US role in Europe, and China, with hard Brexit

di: Francesco Sisci

British Prime Minister Boris Johnson’s decision to prorogue parliament is apparently a clear admission that a normal, regular “hard Brexit” is impossible and that the “hard Brexit” can be actually the attempt of a minority to impose its beliefs on the majority. What country can withstand for a long time such imposition without undermining its social, political, and economic fabric?

The threat of Brexit was an all too clever brainchild by Johnson’s predecessor David Cameron to extract more concessions from the EU in 2016. Cameron’s plan was not to get out of the EU but to show how deeply Britain was divided on the EU, have the Brexit referendum fail by a small margin, and then renegotiate with Brussels. Behind this there was another ambitious plan: to turn Britain into the next crossroads of exchanges between the US, EU, and China. This was the purpose of gaining more “special rights” from the EU, and it came with the condition of smooth links on every side of the triangle, for which the UK could be a further facilitator.

The plan flopped miserably and was turned on his head when Britain voted for Brexit. Actually, it was not only that. Another side of the triangle was also nose-diving: US-China ties were worsening. Around 2016, America was growing very impatient with China and US President Donald Trump came to power vowing to renegotiate commerce with Beijing. Therefore, if US-China trade was heading for a massive slowdown, and if Britain didn’t have a narrowly failed Brexit referendum for leverage with the EU, it also didn’t have a special role to discuss better deals with China vis-à-vis the EU and the US. Britain could not sell to China its special role with the US and EU, and vice versa.

From then on, Britain pursued its referendum-bound design to get out of the EU, without knowing very well what Britain will gain by leaving the union. It is, however, very clear what the UK will lose by leaving. This conundrum has brought on the present deep rift in British politics, where many, possibly most MPs, representing perhaps most of the British public, are against Brexit, and would like to find a way to fuzzy things.

Johnson, evidently, perceives and knows this, and he feels that the only way to get to Brexit is to bypass the parliament. But this decision is a heavy dual blow to the UK and the EU political architecture. Will the two systems just receive the blow, or in this political game, as in physics, will every action have a reaction?

And what will the rest of the world do? So far it has been aghast following the US-China trade duel. How will the British drama interfere with it? It is clear why the US and EU allegedly fretted over the latest Italian political crisis that was leading the country to early chaotic elections. They’d rather have Italy settled with some semblance of government, as is the new rag-tag coalition government between the Five Star Movement (M5s) and Democratic Party (PD). The last thing US and EU wanted, while facing the British drama, was to get bogged down in some incomprehensible Borgia-like Italian plot.
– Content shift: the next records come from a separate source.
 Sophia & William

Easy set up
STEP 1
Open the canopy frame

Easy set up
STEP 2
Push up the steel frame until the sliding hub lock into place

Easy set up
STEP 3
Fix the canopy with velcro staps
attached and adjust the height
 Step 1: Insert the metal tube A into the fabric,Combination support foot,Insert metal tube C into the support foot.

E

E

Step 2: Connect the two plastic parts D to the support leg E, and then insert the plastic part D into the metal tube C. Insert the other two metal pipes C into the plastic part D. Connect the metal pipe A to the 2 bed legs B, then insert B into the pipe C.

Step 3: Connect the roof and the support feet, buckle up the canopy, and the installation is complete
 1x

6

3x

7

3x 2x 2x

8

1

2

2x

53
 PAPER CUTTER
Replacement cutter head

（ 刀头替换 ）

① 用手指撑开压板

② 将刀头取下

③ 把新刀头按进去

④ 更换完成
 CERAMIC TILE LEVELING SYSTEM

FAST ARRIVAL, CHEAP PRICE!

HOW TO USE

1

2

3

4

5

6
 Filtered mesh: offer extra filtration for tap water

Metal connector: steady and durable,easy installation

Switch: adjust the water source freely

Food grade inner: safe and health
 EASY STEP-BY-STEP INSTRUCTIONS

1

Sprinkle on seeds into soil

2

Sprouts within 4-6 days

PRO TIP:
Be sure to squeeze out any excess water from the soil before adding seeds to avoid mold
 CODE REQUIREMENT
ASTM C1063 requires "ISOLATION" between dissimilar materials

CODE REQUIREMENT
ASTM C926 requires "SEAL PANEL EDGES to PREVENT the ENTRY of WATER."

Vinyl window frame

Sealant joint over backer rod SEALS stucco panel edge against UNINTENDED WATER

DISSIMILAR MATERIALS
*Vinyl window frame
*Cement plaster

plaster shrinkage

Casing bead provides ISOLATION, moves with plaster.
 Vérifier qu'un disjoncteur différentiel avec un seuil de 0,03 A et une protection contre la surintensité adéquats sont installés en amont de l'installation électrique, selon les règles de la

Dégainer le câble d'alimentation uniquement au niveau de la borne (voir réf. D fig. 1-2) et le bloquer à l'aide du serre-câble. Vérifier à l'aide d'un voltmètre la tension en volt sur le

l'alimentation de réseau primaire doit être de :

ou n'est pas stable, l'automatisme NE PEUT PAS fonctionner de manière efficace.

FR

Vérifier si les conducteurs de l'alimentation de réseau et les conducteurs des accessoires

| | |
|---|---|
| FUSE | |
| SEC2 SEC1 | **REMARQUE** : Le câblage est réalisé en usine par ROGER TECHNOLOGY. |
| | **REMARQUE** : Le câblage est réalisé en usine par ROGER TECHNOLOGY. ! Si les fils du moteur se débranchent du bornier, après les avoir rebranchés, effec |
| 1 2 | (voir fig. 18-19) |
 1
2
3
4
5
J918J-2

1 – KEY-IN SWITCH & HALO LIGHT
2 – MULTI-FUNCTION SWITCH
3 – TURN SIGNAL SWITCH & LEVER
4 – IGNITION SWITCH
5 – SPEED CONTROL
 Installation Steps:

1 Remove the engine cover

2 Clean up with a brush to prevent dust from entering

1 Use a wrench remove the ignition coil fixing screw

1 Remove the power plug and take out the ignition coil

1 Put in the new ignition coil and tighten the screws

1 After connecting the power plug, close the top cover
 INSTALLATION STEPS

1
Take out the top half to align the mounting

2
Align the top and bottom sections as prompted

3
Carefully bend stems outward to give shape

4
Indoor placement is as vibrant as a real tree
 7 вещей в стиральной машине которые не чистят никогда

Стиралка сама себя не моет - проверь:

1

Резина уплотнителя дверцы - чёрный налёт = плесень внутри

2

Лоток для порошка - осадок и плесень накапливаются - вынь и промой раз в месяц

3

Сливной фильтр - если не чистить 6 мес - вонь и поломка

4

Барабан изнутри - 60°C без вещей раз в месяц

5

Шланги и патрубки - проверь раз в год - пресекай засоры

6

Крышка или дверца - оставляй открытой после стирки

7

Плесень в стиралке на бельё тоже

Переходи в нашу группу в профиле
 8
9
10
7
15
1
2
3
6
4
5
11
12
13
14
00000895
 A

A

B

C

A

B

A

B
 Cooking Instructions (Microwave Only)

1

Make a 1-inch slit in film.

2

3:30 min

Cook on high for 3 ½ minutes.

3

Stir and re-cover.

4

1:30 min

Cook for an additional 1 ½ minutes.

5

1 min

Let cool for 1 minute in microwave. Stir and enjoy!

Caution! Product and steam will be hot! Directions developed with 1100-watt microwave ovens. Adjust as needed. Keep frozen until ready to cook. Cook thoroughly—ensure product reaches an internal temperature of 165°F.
But what is Johnson’s plan? Can England regain its former glory just by having the PM force the parliament into submission, or will this be a new step in Britain’s historical decline? Or what else? What will the ripple effects be in the world? And what does the US have to gain in supporting Johnson? Surely even a Euro-skeptic American can see that Franco-German leadership in Europe would be strengthened by Britain’s frenzied and unruly exit from the EU and would advise any would-be defector against the temptation of escaping the union. Conversely, if the US were to guide some form of reconciliation between the UK and EU, Washington would prove to Brussels that once again the EU needs America, and that by themselves Europeans are lost. It could be a golden opportunity for US president Donald Trump to redeem an important political foothold in Europe. If conversely the US will support this hard Brexit, possibly a minority position even in Britain, it could further undermine her role in the old continent. This in turn could have massive consequences also with China, as Beijing could see a US weak hand in Europe and maybe take advantage of it. After all, the Belt and Road Initiative ends in Europe.

Then, in this context, while it is uncertain what Britain could achieve with this ongoing Brexit plan, it is clearer what Johnson personally can achieve with it. For him, there is only upside. If his plan for a hard Brexit fails, he is the hero of a stubborn minority andcan use his role for further political advances. If he succeeds in it, he is the one who forged Britain’s new path. The issue for Britain then is: what is her upside in getting along with this plan? The answer so far is not crystal clear.